══ EXTRACT TO READ

How to decide. How not to decide.
There are many ways to decide how much money NASA should receive. But funding it as a percentage of the US annual budget is certainly one of the stupidest.
Calling all space fans: point your browser to the Obama White House's "We the People" petition website and sign onto an effort to ensure that NASA is funded to at least 1 per cent of the US annual budget. "NASA advances our nation when well-funded;" the petition argues, "by guaranteeing that no less than 1 per cent of federal …
Why is it the stupidest? It's an amount locked to the government's budget so the next time the Amercian government decides to have another war on terror, it can at least leave NASA alone.
America is at the point where it can no longer even get it's own astronaughts into space but has to rely on Russia to ferry them.
I think we need a commitment to give NASA a sensible level of funding to actually achieve its goals. NASA shouldn't be a political toy, it does some pretty damn amazing things, at least when it gets the money. When you are dealing with very long term projects like going to other planets, building shuttle fleets and their replacements, you shouldn't be at the mercy of changing political winds. I don't advocate spending Kennedy levels on NASA unless we have a huge goal that we need to achieve like a base on Mars because we found something there we need, but this on again off again crap just wastes money.

════
══ DATA LINES

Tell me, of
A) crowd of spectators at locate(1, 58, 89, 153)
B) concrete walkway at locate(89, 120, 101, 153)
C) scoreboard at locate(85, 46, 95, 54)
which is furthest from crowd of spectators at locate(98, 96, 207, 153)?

════

▸ REQUIREMENT A
Change the NASA funding text from "There are many" down to "of the stupidest.", swapping "percentage" for "share".
▸ REQUIREMENT B
List every country or planet named in the NASA funding text.
These records have no connection to the text about NASA funding.

▸ FULL ANSWER A
There are many ways to decide how much money NASA should receive. But funding it as a share of the US annual budget is certainly one of the stupidest.

▸ FULL ANSWER B
- the US (also called America)
- Russia
- Mars